Aquel hombre vivía, si no con gran abundancia material, sí holgado o, más bien, acorde a sus necesidades, que eran cada vez menos, y sencillas o selectas. No era la austeridad su bandera, ni mucho menos, porque sus gustos, por ejemplo en el vestir, eran sofisticados y originales, “personales” suele decirse, hasta que veía que lo había alcanzado la moda –que estadísticamente es “el valor más frecuente”–; entonces, repudiaba algunas prendas o colores en su atuendo, quizá hasta que la novedad daba paso a una nueva boga, y él recuperaba unos zapatos ya demodé para las vitrinas, añosos a mucha honra, o una americana de sastre que su abuelo se hizo en Londres.
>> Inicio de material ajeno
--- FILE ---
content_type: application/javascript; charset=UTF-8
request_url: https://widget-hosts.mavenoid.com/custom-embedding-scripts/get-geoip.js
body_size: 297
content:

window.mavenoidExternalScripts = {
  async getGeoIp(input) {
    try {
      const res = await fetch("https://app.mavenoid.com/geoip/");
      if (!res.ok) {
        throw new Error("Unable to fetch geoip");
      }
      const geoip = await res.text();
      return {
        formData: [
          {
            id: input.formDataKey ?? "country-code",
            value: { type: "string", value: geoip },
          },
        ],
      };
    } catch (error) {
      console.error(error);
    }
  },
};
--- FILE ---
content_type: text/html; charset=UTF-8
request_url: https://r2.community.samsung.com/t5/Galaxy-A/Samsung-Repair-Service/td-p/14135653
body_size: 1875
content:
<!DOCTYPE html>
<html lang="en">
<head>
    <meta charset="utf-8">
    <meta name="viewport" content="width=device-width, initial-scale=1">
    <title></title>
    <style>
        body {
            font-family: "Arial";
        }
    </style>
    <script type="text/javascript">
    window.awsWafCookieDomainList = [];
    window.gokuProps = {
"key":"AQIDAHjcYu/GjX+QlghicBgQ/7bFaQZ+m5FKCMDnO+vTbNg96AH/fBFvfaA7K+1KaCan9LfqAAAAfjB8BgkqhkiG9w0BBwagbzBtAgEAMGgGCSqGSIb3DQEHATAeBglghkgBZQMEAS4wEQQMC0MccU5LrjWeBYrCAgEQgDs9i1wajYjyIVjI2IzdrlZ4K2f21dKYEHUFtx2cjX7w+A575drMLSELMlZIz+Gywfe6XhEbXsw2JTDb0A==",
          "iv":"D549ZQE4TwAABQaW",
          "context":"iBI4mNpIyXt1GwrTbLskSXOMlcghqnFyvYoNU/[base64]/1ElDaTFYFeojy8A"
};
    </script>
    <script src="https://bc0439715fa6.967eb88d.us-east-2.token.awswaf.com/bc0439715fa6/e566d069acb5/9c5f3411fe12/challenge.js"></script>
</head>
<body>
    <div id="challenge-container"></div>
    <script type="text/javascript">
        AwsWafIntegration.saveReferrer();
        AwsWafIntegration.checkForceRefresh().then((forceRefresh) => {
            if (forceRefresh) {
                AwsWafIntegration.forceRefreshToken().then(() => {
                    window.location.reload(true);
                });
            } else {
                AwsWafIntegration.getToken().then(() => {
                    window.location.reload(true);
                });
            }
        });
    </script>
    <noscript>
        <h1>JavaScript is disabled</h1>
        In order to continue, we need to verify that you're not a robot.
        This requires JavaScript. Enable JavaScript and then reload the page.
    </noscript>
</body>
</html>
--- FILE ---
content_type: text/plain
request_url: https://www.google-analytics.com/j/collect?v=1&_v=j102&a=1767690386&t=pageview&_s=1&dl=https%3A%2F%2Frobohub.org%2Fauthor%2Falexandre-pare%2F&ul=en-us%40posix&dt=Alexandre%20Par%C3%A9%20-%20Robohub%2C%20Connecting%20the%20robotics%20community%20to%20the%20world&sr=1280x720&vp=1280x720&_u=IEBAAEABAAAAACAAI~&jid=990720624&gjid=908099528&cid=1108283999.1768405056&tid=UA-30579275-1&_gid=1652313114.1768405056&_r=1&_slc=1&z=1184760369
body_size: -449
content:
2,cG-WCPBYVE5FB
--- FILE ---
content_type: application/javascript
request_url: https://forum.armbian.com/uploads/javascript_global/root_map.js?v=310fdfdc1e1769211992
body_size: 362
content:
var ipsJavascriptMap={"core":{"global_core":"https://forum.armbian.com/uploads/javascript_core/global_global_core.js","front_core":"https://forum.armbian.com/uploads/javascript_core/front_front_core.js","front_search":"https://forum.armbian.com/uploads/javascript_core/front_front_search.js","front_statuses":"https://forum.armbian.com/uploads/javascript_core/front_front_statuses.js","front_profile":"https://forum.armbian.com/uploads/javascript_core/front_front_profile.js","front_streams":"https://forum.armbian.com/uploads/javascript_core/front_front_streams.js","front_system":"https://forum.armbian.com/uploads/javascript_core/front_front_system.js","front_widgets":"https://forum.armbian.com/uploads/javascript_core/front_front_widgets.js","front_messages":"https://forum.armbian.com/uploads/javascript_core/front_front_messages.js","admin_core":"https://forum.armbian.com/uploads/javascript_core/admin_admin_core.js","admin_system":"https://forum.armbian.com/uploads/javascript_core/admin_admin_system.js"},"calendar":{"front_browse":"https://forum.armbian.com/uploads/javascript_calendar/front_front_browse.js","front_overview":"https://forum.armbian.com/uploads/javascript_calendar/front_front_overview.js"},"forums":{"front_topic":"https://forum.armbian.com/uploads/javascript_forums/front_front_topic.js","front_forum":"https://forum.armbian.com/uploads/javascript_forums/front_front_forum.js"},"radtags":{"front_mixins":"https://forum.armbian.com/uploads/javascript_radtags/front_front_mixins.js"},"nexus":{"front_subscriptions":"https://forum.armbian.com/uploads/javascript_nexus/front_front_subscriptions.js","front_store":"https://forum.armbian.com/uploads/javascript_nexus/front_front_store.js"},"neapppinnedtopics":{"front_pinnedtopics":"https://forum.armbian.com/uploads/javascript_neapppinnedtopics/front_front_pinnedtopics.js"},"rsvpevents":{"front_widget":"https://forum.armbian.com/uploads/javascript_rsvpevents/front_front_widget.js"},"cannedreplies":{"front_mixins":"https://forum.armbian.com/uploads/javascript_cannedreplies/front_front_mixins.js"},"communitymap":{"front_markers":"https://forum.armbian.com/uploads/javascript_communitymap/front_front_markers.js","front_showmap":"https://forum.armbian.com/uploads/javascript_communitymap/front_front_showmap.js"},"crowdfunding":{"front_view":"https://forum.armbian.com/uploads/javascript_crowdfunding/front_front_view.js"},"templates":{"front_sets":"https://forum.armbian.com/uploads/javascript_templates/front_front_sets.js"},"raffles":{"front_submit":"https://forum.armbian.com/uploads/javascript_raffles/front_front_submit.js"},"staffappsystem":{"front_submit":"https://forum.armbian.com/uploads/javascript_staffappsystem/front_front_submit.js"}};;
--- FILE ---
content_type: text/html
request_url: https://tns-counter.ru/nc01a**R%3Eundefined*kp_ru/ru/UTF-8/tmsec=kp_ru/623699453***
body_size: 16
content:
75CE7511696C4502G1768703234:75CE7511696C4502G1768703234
Estaba muy lejos en la estética, por así decir, del Machado de Retrato, donde el poeta decía de sí no ser un “seductor Mañara” y practicar un “torpe aliño indumentario”. Sin embargo, de ese mismo poema él solía aplicarse en voz alta, en sus momentos de intimidad compartida y humo, los versos “Y al cabo, nada os debo; me debéis cuanto he escrito. A mi trabajo acudo, con mi dinero pago, el traje que me cubre y la mansión que habito, el pan que me alimenta y el lecho en donde yago”. Aquel hombre peculiar hablaba solo: era su forma de apoyar la reflexión a la que estaba por carácter estaba condenado ante, incluso, cualquier anécdota o pequeñez que atrapase su atención en un paseo. El soliloquio también le era útil para preparar un combate dialéctico o para ajustarse las cuentas a sí mismo. “Quien habla solo espera hablar a Dios un día”, del mismo poema.

Por lo mucho que lo conocía y lo traté, y en línea con una natural tendencia a la contradicción que él llamaba autocrítica, aquel hombre esperaba hablar con Dios un día, pero sin gran fe; apenas esa vaga esperanza que es hija del amor por el vivir. Con el tiempo he visto que la nostalgia, e incluso la melancolía, no castiga tanto a los tristes de nacimiento como a los vividores. Conviniendo esto, él era de esos epicúreos de tropa –tropa individualista– que, tanto amor profesaron a los pequeños placeres que acabaron haciendo con algunos de ellos grilletes y cadenas. El propio refugio en la soledad, en cuya trastienda más en penumbra habita la misantropía, fue alimentando la irritabilidad y el desprecio del machadiano “secreto de la filantropía”. De ese desapego hacia los demás salvaba a cuatro anclas y otras tantas boyas, con quienes derramaba la dulzura seductora, tan suya, de la que quedaban reductos dispersos por su alma. En los contados días en los que, tras la bruma de sus ojos, parecía brillar el aleteo anárquico y enamorado de un par de pájaros de juventud.